4. Javegas

324 208 235
                                    


"Bertahan, jangan mati!"


-HAPPY READING-






Vano, ya, Atheo Zergan Gevano. Remaja itu yang saat ini tengah menolong Razka dan Zella. Entah dari mana asalnya cowok itu hingga bisa ada ditempat ini. Yang jelas hal itu membuat Zella dan Razka bersyukur, kini keduanya ada yang menolong.

Vano memandang musuhnya dengan tatapan mematikan, urat-urat dilehernya tercetak sangat jelas. Tangannya pun masih mengepal sangat keras. Ia sangat puas menghajar habis-habisan musuhnya, sudah cukup lama ia tak berurusan dengan Alden, ketua geng Black blood. Musuh bebuyutan Vano, juga geng Javegas. Kedua geng itu sudah lama saling berseteru, dan tak ada tanda-tanda berdamai.

Seragam yang dikenakan cowok itu sudah berantakan tak karuan, baju tak di kancing hingga menampakkan kaos berwarna hitam yang menempel pada tubuh atletisnya, dasi tak terpasang di tempat semestinya, rambut acak-acakan, sangat menggambarkan seorang bad boy. Tetapi walau begitu tak mengurangi kadar ketampanannya, dan malah terlihat sangat wow bagi siapapun yang melihatnya.

"Pecundang!" Desis Vano sangat tajam.

"Tunggu permainan selanjutnya, Vano..." Kata Alden sambil menekan kata 'Vano'. Setelahnya ketua geng Black blood itu menjauh dari dari Vano, tak terkecuali Zella dan Razka.

Melihat kepergian cowok yang baru menghajarnya tadi, Razka tersenyum mengejek. Bukan, bukan mengejek karena ia baru mengalahkan Alden, tetapi tersenyum mengejek karena Alden pergi dengan kekalahannya, ya walau bukan dirinya yang mengalahkannya.

Razka bangkit dari posisinya, cowok itu mulai mendekati Vano. Ia tersenyum simpul, jika tak ada Vano entahlah apa yang akan terjadi setelahnya.

"Thanks, bang." Ucap Razka melalukan tos ala cowok-cowok dengan Vano.

"Santai." Jawab Vano, setelahnya cowok itu pergi meninggalkan tempat itu tanpa sepatah kata. Motornya yang terparkir tak jauh dari sana mulai ia dekati, setelah ia menaiki kuda besi miliknya dan tak lupa memakai helm full face, ia segera menancap gas dan mulai membelah jalanan ibukota pada sore ini.

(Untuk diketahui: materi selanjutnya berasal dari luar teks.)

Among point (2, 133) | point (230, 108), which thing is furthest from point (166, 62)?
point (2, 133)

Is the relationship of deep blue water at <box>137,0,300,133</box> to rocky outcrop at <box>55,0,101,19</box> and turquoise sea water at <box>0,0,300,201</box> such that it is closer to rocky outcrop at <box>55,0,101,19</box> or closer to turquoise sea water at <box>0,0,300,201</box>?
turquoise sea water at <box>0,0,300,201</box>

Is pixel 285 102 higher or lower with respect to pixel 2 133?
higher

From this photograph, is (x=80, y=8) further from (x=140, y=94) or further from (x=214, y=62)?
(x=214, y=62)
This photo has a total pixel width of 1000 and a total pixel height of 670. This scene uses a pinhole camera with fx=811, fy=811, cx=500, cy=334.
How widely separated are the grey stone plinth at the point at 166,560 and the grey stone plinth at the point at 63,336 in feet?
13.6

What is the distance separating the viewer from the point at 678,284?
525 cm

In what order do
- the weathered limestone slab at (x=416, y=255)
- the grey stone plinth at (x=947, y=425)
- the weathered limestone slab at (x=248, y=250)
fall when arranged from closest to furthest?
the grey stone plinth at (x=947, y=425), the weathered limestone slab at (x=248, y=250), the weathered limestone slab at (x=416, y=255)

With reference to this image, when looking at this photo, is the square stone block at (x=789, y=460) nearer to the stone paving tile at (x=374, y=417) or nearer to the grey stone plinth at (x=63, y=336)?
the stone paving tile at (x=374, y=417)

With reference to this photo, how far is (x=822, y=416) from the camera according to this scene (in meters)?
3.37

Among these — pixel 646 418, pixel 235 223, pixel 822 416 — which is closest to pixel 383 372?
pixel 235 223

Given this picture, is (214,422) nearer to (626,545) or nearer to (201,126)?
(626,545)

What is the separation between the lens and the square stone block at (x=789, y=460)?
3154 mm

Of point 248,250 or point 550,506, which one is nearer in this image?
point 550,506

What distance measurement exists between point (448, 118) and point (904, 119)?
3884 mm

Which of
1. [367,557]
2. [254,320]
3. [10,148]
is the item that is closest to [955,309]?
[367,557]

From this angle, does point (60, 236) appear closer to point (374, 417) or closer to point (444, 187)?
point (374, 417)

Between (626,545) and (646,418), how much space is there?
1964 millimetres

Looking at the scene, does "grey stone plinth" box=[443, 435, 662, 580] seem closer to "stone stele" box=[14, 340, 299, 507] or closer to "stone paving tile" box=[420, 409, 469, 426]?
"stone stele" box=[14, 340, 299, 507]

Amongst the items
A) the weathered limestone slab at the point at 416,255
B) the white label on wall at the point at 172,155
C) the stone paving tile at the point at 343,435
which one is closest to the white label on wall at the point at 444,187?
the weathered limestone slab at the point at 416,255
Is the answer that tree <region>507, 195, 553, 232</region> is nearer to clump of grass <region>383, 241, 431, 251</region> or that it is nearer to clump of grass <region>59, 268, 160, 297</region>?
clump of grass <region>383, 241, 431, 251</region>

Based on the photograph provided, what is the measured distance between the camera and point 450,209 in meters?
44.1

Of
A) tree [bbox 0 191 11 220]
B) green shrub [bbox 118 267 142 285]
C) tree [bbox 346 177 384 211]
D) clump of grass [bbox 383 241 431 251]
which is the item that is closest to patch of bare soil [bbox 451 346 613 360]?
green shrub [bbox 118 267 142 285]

"Raz." Panggil Zella mendekati Razka. Muka Razka begitu menyeramkan, luka luka yang terpatri di wajahnya sungguh membuat gadis itu ngilu. Bahkan sampai bibir sebelah kirinya robek hingga mengeluarkan darah yang mulai mengering.

"Ya? Kenapa?" Jawab Razka mengernyitkan dahinya.

"Luka, lo?" Tanya Zella dengan suara kecil, telunjuknya ia gunakan untuk menunjuk wajah Razka yang bonyok akibat ulah Alden.

"Nggak papa, luka biasa." Balas Razka tersenyum tipis, sangat tipis. Hingga nyaris tak terlihat.

"Luka kayak gini nggak sebanding sama luka yang orang tua gue beri, Zel." Batin Razka berkata.

°•°•°•°

Hari sudah cukup sore, cuaca saat ini pun cukup tak mendukung. Awan-awan hitam menghiasi langit diatas sana, angin juga berhembus cukup kencang, menerbangkan ranting-ranting pohon yang ada disana.

Dua remaja baru saja sampai di depan pelataran rumah gadis yang saat ini tengah mengenakan cardigan berwarna biru. setelah berjam-jam waktunya ia gunakan untuk belajar dan belajar di sekolah barunya, akhirnya ia bisa pulang dan beristirahat di kasur kesayangan. Ah, ia lupa jika hal itu mungkin tak akan dilakukannya, mengingat ibunya yang selalu menuntutnya untuk terus belajar, agar mendapatkan nilai yang memuaskan.